I keep abstracting out the way the world works because in my
mind the world is not truly in 3D space the way, say, an FPS is. But it makes far more sense to give each room
an xyz coordinate set. Now I'm no longer
creating rooms within rooms, and creating an inefficient "snaky" form
of maze. Instead, I just create rooms
with an xyz, and on creation of each room, change one of those coordinates by
one, plus or minus. Then check to see if
I'm accidentally overlapping rooms, and make corrections with recursion.
That part's all set now.
And with that proper world gen in place, I have much more easily set up
barriers.

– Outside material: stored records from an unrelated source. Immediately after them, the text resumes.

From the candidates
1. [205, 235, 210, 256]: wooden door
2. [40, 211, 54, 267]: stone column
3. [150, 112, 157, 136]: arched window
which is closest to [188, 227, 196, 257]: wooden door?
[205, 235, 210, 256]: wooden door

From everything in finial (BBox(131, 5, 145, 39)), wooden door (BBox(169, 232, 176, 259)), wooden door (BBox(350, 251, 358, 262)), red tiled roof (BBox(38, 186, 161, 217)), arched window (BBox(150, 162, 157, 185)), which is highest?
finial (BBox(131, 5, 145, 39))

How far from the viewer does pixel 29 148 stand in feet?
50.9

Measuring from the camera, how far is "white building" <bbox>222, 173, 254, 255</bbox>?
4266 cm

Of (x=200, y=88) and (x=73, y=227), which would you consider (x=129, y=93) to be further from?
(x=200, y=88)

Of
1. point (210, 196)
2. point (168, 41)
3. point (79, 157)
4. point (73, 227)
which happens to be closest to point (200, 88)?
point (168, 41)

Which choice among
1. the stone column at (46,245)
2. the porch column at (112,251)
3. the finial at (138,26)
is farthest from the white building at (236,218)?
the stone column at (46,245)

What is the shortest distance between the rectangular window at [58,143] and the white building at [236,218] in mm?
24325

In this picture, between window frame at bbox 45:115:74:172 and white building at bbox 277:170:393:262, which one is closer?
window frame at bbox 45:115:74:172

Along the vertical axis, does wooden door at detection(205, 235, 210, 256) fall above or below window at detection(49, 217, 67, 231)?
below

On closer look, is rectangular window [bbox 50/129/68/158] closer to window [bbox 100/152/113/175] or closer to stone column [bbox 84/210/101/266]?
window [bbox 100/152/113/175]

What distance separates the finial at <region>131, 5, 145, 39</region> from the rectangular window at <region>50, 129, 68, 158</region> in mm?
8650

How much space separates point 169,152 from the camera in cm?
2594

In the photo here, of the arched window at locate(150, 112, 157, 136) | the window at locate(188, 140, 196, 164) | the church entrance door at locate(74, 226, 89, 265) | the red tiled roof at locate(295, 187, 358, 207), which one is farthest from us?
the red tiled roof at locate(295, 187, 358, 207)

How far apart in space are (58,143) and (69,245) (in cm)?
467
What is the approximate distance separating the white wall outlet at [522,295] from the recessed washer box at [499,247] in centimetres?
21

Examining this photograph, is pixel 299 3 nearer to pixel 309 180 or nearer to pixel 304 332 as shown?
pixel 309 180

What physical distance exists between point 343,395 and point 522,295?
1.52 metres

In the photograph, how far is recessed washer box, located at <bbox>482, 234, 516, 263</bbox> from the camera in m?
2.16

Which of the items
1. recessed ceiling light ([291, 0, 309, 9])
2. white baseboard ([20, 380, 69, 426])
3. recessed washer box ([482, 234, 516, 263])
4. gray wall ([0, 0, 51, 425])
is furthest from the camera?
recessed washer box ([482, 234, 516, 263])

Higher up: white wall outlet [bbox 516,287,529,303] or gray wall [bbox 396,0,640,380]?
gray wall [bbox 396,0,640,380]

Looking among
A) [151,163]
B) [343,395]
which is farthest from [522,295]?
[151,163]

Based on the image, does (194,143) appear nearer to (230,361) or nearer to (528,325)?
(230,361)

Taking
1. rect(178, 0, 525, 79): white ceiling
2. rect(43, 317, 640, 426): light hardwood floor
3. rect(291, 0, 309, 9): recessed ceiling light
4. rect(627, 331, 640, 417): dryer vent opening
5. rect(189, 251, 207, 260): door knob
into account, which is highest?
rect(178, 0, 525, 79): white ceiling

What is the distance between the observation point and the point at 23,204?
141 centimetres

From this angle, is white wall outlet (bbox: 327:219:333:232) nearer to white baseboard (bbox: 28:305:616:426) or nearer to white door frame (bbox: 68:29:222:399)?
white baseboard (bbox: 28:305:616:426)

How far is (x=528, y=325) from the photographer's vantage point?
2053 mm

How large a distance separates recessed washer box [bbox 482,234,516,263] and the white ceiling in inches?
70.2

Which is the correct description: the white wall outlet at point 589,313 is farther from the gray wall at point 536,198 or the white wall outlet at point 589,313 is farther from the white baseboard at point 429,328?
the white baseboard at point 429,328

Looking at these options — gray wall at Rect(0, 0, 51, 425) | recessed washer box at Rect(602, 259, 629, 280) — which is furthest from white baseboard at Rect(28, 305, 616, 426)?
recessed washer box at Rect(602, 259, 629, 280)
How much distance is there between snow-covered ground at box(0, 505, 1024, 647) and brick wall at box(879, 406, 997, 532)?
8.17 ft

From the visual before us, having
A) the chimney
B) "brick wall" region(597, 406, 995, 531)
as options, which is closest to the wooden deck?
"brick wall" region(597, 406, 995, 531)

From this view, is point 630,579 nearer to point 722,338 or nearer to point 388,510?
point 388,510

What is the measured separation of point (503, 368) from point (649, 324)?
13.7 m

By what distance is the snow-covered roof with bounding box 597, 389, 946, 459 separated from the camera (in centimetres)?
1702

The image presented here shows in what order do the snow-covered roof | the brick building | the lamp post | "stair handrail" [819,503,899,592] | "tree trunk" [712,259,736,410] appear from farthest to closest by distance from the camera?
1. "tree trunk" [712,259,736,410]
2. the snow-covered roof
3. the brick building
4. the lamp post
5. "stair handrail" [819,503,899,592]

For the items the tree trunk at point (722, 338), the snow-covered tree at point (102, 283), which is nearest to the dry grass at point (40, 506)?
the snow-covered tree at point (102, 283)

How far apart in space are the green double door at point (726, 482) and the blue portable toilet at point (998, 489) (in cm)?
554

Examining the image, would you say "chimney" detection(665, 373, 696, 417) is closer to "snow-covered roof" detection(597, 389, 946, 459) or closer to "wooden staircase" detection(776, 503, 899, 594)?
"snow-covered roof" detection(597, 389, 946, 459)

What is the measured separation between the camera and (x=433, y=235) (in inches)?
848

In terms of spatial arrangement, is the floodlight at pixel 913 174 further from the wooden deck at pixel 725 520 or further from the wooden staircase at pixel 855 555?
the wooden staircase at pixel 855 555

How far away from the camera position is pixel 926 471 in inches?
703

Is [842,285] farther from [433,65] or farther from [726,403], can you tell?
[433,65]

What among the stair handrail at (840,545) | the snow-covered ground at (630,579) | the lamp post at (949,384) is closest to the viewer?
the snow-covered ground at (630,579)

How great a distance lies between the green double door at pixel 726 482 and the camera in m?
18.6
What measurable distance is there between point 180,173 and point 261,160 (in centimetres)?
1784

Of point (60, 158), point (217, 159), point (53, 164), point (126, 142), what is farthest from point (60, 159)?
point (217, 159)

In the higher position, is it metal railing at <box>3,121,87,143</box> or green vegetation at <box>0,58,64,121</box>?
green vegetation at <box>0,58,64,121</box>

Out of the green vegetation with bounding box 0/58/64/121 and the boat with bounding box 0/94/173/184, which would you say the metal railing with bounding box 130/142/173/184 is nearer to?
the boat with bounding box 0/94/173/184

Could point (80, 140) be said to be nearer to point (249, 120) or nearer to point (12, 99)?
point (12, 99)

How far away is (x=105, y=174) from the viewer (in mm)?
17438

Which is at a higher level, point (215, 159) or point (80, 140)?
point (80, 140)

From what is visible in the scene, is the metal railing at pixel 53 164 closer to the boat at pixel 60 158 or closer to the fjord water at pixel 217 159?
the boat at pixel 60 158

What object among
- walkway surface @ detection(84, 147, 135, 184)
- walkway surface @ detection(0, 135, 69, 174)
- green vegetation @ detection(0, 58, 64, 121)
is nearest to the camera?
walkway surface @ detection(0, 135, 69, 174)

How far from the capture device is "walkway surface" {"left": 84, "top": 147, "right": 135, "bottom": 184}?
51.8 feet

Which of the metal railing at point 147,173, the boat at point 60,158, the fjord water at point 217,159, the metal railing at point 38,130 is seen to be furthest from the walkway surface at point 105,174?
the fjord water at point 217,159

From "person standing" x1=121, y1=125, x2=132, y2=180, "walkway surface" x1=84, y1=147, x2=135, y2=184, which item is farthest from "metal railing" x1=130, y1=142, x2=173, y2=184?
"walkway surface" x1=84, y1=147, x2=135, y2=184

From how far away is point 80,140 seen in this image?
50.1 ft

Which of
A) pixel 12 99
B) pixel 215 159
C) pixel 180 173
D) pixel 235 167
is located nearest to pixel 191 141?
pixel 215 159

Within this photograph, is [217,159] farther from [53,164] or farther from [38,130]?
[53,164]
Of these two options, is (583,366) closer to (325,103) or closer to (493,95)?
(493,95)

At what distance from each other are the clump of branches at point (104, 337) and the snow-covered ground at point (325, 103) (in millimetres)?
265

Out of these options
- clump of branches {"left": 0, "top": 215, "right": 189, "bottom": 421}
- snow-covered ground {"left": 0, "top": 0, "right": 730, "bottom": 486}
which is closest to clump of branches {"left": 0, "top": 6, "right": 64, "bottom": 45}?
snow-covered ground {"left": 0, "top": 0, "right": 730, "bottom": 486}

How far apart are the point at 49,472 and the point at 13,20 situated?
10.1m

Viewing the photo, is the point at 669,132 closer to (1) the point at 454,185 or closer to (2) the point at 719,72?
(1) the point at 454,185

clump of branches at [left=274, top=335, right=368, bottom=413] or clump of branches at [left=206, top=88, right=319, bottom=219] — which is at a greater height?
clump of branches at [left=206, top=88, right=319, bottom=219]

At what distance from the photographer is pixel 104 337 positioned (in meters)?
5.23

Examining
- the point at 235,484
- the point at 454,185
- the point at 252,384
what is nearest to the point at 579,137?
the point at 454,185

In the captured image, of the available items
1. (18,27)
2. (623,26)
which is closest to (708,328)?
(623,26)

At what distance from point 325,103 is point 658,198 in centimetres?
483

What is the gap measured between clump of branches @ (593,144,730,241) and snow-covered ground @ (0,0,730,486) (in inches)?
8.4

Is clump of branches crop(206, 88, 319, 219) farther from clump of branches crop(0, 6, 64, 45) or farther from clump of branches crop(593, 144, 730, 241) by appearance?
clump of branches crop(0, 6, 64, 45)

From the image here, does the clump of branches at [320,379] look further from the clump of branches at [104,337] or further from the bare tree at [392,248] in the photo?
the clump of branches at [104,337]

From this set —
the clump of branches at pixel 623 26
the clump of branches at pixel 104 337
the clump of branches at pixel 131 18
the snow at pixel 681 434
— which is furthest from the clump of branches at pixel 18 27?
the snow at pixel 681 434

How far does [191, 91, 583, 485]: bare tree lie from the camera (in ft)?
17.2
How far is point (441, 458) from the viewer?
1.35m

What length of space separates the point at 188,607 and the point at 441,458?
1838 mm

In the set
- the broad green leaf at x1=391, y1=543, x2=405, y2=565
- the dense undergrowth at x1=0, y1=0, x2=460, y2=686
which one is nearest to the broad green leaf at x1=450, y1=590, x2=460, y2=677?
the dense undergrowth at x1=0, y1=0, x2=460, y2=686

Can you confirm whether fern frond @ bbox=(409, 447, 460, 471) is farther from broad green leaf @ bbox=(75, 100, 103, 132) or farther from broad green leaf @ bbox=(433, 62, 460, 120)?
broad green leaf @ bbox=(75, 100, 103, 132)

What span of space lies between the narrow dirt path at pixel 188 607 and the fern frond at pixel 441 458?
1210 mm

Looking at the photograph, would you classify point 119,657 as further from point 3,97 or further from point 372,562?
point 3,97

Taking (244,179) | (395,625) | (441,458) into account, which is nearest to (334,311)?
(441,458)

Now barriers aren't created
when the room is created, but is instead a separate process because rooms need
to know who their neighbors are before barriers can be made, and if their neighbor hasn't been made yet, it
would need to be corrected anyway.
Right now I've made it so if a room has a neighbor in a
particular direction, there is a passage between them. If it doesn't, there is a wall. This is of course too simple for my goal, but
for now I'm doing it that way so I can see at a glance what the structure of
the world is. It actually doesn't work
out too bad. It seems like any given
room has at least a couple of walls, and some rooms at the edges are dead
ends. This is exactly what I want, and
it was decently easy to get it that way.
This is far less convoluted now and nicely top-down, instead
of the sideways structure I had before.
I think it's bug-free, too, so I can start moving on to other
things. Maybe I'll add some fluff text,
or perhaps I'll tackle doors next. The
doors, especially locked ones, will require a bit of thinking. Adding doors is easy; it's locking them and
putting the keys on the right side that's the tricky part.